ASSIGNMENT: Whenever a line in the data holds the string "United", copy that line.

AVAILABLE DATA:
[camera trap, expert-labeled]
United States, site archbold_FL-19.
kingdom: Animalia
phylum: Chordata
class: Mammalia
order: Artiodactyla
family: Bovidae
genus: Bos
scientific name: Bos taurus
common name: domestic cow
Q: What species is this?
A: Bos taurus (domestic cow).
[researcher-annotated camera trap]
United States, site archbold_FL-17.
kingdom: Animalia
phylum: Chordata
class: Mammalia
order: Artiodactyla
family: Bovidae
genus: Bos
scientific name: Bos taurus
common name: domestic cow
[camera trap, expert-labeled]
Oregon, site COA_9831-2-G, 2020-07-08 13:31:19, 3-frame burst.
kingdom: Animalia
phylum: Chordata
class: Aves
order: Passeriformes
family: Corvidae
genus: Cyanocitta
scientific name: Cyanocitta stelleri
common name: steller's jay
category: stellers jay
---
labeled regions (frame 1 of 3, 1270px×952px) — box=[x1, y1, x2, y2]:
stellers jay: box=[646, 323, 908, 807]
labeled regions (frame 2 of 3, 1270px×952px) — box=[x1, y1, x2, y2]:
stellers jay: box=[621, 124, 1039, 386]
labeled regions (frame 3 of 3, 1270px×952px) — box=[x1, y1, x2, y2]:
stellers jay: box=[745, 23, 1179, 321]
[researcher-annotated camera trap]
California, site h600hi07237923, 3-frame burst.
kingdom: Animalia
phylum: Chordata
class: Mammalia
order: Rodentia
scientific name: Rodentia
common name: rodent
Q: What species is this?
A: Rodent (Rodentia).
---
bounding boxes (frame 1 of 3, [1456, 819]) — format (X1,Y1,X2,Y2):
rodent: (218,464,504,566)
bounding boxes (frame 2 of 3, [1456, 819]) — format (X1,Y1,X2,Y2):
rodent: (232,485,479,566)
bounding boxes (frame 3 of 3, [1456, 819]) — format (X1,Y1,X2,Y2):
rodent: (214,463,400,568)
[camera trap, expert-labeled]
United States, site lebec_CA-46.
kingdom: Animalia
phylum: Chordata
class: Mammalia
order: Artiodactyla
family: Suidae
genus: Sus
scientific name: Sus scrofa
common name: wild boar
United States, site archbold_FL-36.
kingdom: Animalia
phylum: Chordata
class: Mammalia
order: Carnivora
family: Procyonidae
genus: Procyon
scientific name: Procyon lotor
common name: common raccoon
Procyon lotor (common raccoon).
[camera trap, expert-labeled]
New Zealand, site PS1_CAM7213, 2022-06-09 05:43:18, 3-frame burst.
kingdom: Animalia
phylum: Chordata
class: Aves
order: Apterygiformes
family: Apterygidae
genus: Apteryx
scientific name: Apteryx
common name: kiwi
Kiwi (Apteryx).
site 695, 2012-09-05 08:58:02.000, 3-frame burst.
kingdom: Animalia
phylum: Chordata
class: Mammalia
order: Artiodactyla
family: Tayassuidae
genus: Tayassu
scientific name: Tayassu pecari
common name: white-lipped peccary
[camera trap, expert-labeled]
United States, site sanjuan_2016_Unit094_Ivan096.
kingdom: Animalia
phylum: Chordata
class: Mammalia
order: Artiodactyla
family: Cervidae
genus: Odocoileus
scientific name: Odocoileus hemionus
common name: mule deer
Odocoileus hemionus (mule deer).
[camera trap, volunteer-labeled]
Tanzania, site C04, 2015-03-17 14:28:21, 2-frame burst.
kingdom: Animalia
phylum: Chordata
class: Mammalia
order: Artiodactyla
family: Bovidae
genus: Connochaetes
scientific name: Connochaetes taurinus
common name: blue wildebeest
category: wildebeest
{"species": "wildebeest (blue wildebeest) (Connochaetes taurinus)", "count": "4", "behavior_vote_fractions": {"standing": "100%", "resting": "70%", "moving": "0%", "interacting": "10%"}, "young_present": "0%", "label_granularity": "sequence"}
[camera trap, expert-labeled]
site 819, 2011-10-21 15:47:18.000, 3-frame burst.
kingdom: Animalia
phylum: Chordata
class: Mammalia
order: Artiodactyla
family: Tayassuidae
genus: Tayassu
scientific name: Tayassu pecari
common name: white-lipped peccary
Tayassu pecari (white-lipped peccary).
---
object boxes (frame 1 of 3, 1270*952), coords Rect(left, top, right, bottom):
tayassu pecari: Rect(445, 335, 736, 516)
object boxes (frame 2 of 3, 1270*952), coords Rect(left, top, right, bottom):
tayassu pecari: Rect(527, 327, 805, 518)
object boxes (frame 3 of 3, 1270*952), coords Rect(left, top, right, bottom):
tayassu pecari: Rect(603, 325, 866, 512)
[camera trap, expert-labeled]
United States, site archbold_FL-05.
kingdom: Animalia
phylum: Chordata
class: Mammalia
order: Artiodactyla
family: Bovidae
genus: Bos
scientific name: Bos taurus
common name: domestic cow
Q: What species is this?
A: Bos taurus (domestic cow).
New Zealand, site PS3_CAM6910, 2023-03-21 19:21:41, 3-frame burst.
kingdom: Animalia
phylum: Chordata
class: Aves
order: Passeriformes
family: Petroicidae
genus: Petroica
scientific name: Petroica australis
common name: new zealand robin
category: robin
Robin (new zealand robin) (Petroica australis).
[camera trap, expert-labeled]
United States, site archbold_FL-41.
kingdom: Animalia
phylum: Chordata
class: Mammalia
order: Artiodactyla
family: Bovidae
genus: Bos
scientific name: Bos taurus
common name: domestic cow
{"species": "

SOLUTION TO THE EXERCISE:
United States, site archbold_FL-19.
United States, site archbold_FL-17.
United States, site lebec_CA-46.
United States, site archbold_FL-36.
United States, site sanjuan_2016_Unit094_Ivan096.
United States, site archbold_FL-05.
United States, site archbold_FL-41.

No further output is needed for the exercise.